D’un côté, les enthousiastes: les autorités burkinabè. Elles ont mis les petits plats dans les grands. Elles ont décrété deux jours (27 et 28 novembre 2017) de fermeture de tous les établissements scolaires (publics et privés) afin de réserver un accueil populaire à l’hôte hexagonal.

De l’autre côté, les mécontents: des jeunes burkinabè. Ils ont posé un acte militant. Ils ont débaptisé le boulevard Charles De Gaulle. Avec des écriteaux sur la chaussée, ils lui ont donné un autre nom: Thomas Sankara.

Des heurts contre le séjour de Macron ont opposé étudiants aux forces de l’ordre, des véhicules de la délégation française ont été caillassés pour dénoncer la politique néocoloniale de la France (photo). Et avant le discours du président français le 28 novembre devant les étudiants à l’Université Joseph Ki Zerbo, ceux-ci ont scandé des messages anti-impérialistes: «A bas l’impérialisme, à bas les présidents corrompus».

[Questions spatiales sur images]
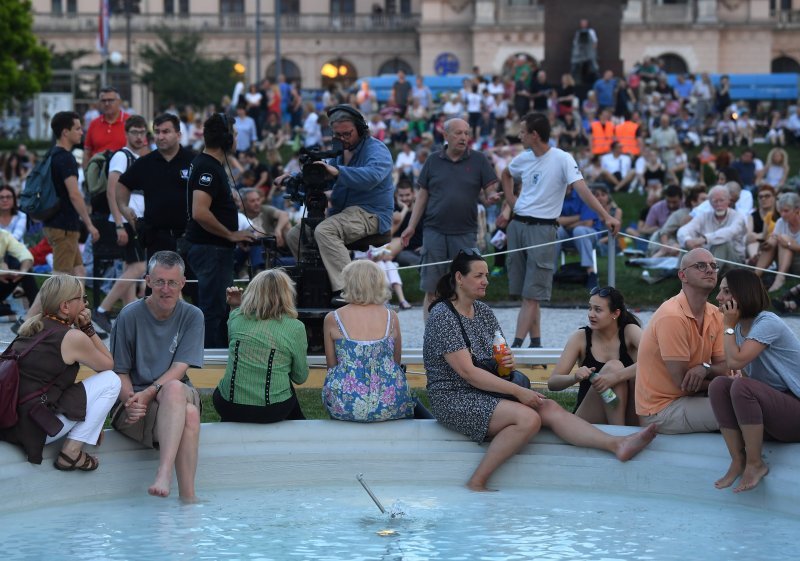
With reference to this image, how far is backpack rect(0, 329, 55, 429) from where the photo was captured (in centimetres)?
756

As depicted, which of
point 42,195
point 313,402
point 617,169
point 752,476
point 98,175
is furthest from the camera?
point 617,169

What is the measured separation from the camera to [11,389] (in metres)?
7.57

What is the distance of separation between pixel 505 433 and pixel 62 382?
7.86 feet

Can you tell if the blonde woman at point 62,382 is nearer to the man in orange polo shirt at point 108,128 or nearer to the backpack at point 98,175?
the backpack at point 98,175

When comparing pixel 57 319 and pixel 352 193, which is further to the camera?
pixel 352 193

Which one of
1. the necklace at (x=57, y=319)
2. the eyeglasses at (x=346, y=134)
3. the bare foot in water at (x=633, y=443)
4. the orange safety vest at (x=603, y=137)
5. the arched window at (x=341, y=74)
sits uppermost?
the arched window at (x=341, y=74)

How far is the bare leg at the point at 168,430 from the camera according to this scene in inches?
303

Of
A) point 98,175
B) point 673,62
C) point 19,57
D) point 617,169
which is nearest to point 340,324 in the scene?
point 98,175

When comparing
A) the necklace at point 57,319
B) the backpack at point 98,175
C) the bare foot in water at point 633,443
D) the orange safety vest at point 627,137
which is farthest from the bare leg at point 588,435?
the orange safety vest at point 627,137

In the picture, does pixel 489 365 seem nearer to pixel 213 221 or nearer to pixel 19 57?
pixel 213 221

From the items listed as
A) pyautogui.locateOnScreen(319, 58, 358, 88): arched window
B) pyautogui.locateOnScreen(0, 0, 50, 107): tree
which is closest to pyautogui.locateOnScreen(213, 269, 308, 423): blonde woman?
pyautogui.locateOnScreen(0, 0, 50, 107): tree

...

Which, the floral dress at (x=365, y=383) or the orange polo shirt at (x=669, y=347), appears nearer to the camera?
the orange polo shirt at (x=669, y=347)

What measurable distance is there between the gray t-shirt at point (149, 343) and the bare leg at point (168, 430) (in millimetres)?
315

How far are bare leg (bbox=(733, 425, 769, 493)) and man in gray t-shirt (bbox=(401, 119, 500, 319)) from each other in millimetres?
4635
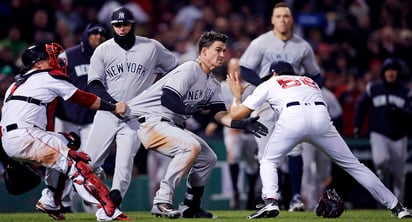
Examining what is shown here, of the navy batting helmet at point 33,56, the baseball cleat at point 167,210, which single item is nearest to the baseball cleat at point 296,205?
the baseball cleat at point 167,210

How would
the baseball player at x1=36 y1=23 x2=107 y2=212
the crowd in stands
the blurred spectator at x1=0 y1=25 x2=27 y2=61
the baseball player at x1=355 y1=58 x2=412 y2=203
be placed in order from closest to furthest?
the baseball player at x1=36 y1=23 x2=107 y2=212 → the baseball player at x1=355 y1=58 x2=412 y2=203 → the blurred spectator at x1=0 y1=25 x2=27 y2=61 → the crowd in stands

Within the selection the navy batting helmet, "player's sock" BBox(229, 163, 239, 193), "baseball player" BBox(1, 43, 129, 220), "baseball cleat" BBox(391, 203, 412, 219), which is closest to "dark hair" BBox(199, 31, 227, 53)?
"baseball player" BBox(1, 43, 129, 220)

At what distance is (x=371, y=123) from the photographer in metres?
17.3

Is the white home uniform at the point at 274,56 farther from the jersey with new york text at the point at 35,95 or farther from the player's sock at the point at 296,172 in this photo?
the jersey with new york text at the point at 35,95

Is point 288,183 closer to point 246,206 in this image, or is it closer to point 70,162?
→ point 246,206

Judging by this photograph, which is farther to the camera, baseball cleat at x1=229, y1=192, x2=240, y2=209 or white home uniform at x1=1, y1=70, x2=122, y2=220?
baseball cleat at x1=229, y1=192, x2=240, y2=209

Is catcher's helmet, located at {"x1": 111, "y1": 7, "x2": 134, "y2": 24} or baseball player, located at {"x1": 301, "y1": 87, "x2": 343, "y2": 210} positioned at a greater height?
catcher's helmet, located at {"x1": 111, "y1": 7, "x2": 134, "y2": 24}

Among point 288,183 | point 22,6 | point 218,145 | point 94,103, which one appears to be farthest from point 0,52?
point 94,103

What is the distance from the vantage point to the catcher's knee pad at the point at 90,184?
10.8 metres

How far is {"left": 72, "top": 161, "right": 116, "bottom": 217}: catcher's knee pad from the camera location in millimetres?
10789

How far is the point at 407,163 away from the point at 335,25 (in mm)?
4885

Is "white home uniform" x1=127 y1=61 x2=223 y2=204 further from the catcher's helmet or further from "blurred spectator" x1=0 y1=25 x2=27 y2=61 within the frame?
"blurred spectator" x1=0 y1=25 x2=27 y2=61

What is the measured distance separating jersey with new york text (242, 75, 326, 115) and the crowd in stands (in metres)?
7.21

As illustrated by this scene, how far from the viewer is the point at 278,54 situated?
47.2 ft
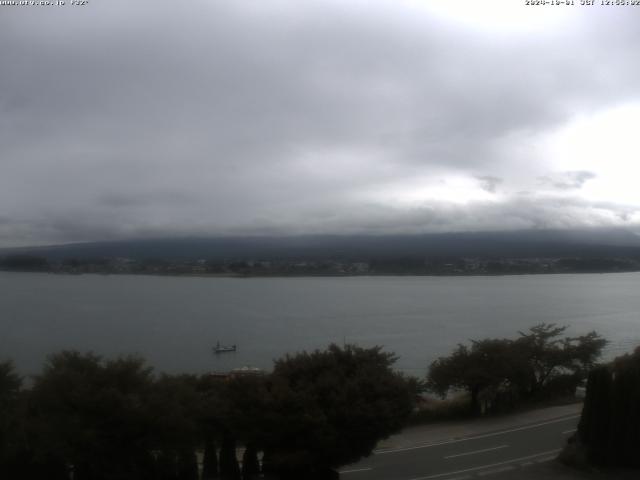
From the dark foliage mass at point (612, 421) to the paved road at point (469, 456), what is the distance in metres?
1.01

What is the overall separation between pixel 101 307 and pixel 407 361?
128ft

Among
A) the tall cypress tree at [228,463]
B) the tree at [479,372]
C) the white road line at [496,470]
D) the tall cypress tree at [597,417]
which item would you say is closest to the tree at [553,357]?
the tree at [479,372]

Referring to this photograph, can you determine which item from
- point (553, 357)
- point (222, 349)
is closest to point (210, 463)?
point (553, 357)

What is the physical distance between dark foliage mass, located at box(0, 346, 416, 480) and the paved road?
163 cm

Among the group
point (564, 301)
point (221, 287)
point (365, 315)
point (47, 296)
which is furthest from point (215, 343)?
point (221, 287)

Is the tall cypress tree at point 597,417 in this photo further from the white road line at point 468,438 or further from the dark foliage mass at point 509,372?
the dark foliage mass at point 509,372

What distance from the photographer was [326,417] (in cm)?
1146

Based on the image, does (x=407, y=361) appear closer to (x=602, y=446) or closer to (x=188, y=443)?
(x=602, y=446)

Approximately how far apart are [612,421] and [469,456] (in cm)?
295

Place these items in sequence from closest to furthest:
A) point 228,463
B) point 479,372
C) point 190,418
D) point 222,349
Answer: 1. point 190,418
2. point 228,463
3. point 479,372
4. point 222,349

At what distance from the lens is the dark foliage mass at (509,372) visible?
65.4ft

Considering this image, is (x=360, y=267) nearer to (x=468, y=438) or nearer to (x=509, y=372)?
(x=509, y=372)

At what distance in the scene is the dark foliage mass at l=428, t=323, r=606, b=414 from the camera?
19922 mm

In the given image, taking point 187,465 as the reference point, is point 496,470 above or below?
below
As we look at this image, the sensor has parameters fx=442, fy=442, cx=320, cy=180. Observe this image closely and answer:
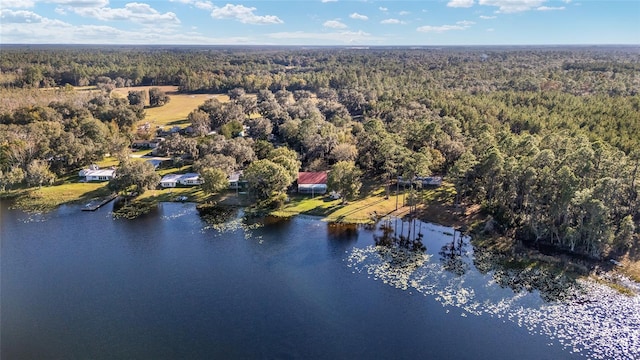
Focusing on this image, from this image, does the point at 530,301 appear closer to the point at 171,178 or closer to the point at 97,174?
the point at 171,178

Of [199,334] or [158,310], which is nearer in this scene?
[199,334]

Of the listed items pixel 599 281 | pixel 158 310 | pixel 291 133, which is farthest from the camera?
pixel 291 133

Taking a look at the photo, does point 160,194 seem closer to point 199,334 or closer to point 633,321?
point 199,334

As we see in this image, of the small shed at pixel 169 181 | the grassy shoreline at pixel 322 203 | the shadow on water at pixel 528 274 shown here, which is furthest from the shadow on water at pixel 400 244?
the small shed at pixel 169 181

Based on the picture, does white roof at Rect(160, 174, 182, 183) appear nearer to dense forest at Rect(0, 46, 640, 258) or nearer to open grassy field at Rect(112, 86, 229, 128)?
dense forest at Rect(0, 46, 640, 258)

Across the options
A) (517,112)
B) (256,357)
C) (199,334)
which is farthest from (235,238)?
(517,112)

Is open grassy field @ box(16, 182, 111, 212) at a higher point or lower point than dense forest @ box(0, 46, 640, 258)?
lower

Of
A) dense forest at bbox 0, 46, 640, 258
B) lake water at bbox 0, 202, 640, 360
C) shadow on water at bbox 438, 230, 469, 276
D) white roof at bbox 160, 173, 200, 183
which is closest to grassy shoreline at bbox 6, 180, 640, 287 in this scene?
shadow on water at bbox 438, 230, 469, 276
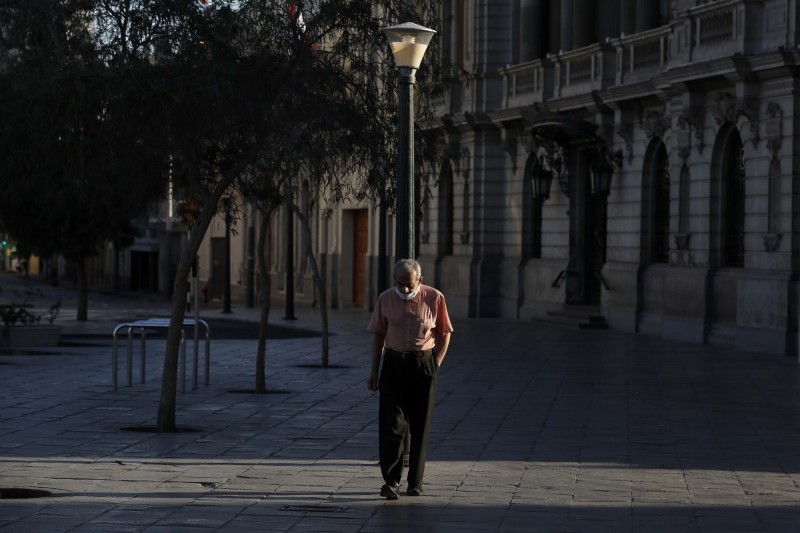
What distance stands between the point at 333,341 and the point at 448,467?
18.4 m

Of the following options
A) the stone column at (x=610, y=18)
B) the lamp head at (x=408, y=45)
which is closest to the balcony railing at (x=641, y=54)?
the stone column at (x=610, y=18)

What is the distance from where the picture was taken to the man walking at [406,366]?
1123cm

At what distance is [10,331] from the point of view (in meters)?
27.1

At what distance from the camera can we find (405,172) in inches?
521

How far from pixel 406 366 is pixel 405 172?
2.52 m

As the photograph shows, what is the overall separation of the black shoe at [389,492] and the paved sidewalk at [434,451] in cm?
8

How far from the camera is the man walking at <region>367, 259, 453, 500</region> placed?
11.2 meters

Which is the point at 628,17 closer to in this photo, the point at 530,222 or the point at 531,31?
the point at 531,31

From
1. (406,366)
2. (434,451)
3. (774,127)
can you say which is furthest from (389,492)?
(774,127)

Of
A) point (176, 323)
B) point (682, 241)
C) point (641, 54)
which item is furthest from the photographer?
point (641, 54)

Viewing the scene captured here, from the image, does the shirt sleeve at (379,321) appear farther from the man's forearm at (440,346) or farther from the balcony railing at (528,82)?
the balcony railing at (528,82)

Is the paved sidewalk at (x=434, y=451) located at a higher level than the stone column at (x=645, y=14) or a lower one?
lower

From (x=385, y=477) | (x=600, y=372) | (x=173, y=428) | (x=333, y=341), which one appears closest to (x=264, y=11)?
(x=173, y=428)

==

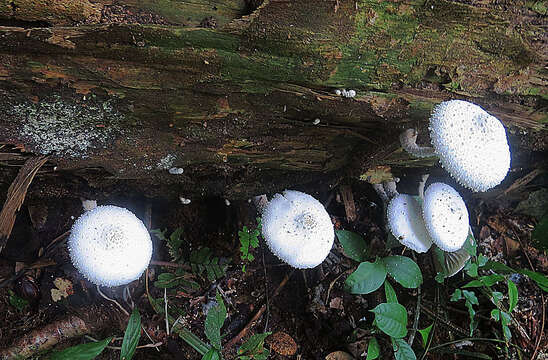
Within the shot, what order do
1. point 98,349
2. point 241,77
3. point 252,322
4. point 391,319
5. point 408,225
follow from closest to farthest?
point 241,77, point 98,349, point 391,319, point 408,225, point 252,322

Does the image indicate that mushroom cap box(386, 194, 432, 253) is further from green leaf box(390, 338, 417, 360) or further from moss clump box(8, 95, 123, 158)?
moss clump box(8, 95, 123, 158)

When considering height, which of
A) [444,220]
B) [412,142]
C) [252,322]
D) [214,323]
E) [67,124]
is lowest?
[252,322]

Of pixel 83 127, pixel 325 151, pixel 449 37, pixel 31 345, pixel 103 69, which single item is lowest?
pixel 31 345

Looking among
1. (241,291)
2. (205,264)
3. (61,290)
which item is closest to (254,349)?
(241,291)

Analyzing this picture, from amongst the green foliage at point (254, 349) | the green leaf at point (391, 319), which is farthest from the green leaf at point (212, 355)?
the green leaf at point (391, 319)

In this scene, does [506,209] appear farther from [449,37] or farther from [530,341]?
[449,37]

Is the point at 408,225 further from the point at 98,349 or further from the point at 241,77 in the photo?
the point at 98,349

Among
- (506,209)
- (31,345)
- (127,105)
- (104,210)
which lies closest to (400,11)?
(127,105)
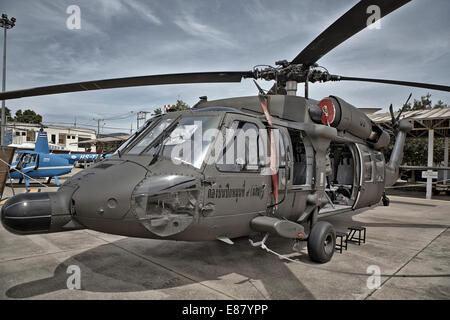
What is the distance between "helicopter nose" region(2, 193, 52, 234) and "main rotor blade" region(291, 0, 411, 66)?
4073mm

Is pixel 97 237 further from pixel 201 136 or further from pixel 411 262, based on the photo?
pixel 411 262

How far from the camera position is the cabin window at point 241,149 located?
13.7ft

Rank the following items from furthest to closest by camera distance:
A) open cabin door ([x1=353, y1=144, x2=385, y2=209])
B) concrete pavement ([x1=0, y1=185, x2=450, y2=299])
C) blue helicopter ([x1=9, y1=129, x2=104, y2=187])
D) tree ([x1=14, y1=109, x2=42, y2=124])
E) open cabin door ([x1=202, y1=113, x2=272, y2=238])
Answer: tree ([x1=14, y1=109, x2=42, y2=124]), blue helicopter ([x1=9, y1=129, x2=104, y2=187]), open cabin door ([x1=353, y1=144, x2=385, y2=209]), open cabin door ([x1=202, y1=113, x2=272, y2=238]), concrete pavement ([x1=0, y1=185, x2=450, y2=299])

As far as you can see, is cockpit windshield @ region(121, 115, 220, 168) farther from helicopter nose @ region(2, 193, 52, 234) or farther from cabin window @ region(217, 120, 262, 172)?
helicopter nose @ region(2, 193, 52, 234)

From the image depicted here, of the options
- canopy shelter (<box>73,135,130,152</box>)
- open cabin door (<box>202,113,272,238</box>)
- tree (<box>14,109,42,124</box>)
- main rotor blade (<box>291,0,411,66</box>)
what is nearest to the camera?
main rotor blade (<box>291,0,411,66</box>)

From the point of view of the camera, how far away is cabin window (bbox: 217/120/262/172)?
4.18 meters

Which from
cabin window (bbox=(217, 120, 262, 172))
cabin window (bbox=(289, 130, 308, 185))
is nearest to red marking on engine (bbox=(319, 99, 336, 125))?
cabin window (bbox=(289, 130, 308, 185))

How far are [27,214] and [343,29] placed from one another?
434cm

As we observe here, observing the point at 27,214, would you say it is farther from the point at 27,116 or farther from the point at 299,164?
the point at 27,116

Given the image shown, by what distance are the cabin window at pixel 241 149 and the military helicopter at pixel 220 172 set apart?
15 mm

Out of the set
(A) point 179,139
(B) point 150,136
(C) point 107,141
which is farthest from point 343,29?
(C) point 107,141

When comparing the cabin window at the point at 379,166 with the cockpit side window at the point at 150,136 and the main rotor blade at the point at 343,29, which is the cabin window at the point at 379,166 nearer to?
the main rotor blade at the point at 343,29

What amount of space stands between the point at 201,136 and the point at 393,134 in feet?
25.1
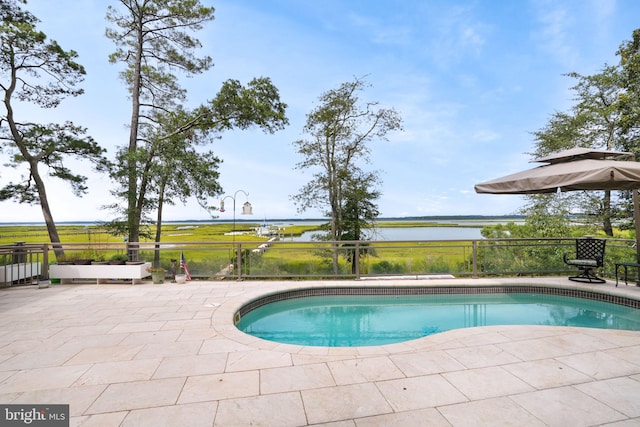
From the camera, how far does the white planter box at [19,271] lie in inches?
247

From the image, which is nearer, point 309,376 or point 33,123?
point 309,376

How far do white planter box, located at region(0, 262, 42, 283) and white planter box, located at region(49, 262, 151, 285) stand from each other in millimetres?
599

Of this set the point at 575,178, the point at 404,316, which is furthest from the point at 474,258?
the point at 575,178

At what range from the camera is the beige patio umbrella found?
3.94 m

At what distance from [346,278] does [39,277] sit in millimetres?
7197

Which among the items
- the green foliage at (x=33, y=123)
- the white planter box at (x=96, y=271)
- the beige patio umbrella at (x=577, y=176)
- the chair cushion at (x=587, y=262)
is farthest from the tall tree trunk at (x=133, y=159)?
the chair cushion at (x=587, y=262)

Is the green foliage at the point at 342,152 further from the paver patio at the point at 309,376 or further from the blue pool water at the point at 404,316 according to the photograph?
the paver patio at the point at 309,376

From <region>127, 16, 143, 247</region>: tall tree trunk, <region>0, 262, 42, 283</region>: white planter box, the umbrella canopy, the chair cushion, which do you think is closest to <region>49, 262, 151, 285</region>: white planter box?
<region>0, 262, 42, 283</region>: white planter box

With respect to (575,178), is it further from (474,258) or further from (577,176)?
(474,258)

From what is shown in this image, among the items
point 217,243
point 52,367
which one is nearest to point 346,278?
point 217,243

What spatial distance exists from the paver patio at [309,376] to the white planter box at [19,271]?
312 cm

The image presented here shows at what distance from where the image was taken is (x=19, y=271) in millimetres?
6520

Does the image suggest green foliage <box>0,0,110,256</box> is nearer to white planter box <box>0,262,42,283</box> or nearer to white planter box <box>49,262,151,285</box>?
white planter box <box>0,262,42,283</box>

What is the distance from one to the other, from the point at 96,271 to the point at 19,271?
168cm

- _Travail à faire_
(1) Recopiez le passage du texte sur la visite de Macron au Burkina Faso, de « D’un côté, les » à « nom: Thomas Sankara. ».
(2) Poursuivez le texte sur la visite de Macron au Burkina Faso à partir de sa dernière phrase.
Ces données proviennent d'une autre source.

- _Réponses successives_
(1)
D’un côté, les enthousiastes: les autorités burkinabè. Elles ont mis les petits plats dans les grands. Elles ont décrété deux jours (27 et 28 novembre 2017) de fermeture de tous les établissements scolaires (publics et privés) afin de réserver un accueil populaire à l’hôte hexagonal.

De l’autre côté, les mécontents: des jeunes burkinabè. Ils ont posé un acte militant. Ils ont débaptisé le boulevard Charles De Gaulle. Avec des écriteaux sur la chaussée, ils lui ont donné un autre nom: Thomas Sankara.

(2)
La portée idéologique de l’action politique et le message d’exaspération des jeunes burkinabè vont être banalisés dans des discours dithyrambiques, et assimilés à des actions d’illuminés. Macron, en roue libre face à des étudiants médiocres, a tenu un discours fleuve pour noyer le poisson. On va ignorer que, face à des dirigeants impuissants et incapables comme Roch Marc Christian Kaboré qui a quitté la salle, les jeunes africains ne veulent pas changer DE pays, mais se battent pour changer LE pays, LEUR pays qui refuse de changer.
«Je suis Noir et fier de l’être». Ce cri de révolte, depuis les États-Unis d’Amérique racistes jusqu’à l’Afrique du Sud de l’apartheid, a toujours exprimé, sous tous les cieux, la volonté de souveraineté et de dignité des Noirs, mais il tombe dans l’oreille de sourds des dirigeants africains.
Si elles ont le destin de nos pays entre leurs mains, les autorités africaines n’ont pas leur propre destin entre leurs mains. Ce sont des potiches, manipulées et instrumentalisées. Elles sont à la tête de républiques fantômes ou bananières qui demeurent des colonies sous perfusion, taillables et corvéables à merci. Leurs premières actions sont destinées à mendier la reconnaissance des Occidentaux et être dans leurs bonnes grâces.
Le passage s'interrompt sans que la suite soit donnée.